За ним следовал отряд фиванских гоплитов, составлявших его почетную стражу.
Все граждане собрались на агоре. Персы — командиры кораблей выстроились вокруг трибуны. Конон медленно поднялся по ступеням с величественной важностью, подобающей посланнику могущественного царя.
У его ног раскинулись Афины, залитые солнцем, освещавшим крыши храмов и памятников. Ничто не напоминало о былом поражении, кроме остатков долгих стен, осколки которых были рассыпаны по равнине. Его взгляд быстро пробежал по острову Саламину, по голубым берегам Арголиды, сверкающей линии моря, но обнаженным склонам гор, и остановился на Акрополе.
Белые колонны Парфенона и Эректиона сверкали на темном фоне синего неба, словно выточенные из слоновой кости. Копье и шлем Афины отражали солнечные лучи…

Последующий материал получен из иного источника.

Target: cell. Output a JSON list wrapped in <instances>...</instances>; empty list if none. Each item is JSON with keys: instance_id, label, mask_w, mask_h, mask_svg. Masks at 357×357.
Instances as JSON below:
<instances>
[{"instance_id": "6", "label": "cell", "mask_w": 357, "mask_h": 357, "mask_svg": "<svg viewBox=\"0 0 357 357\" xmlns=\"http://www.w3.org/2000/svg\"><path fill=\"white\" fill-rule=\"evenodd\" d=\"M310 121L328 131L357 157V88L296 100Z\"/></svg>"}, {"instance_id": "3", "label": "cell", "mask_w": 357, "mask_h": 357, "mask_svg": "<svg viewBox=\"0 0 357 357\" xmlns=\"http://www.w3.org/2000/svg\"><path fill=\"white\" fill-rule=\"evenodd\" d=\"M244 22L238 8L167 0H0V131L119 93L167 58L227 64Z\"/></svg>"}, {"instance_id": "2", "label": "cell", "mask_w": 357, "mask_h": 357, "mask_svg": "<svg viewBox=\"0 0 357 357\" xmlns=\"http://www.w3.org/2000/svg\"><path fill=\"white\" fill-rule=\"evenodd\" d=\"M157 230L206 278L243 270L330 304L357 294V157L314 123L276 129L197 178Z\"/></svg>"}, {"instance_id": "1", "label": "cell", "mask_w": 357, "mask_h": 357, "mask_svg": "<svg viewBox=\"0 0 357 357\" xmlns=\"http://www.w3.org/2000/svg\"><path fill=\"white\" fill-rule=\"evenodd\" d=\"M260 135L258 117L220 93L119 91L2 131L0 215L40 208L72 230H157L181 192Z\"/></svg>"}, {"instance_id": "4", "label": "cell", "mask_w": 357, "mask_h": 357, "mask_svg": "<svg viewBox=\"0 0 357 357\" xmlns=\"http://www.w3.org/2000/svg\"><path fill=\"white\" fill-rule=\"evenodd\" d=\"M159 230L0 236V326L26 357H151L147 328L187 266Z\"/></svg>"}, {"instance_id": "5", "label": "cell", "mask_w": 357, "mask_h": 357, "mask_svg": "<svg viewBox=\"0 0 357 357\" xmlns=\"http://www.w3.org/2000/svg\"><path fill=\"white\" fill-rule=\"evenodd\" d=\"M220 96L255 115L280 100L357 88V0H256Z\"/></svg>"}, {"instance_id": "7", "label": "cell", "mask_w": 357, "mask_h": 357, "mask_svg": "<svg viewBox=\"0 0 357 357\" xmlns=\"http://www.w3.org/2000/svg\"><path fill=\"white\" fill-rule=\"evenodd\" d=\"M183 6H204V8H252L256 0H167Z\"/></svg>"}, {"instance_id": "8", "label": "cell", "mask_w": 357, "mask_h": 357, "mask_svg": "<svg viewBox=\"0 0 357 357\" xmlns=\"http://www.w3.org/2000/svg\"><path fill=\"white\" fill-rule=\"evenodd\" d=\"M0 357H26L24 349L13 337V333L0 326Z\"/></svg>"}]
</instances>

Народ терпеливо ждал, пока Конон окончит свою безмолвную молитву…
Наконец, он отвел глаза от Акрополя и окинул взором явившийся на собрание народ. Громким, звучным голосом прочел он предложения Артаксеркса а, когда закончил, все руки взметнулись вверх.
Тогда он поклонился народу, и сделав знак своим гоплитам, не спеша спустился с холма.
* * *Конон шел по узкой тропинке, которая пролегая через долину, соединяла Пникс с Акрополем. По обе стороны между двумя холмами стояли маленькие домики. Совсем нагие дети играли в пыли, а женщины пряли, сидя на пороге. Собаки провожали его заливистым лаем, а петухи, вскакивая на деревянные ограды, орали во все горло, размахивая крыльями.
Скоро дома остались позади. Перед ним поднимались крутые склоны Акрополя, поросшие чахлыми кустарниками. Конон быстро стал взбираться по крутому подъему. Гоплиты следовали за ним шагах в двадцати. За плечами у них были стальные щиты, горевшие на солнце…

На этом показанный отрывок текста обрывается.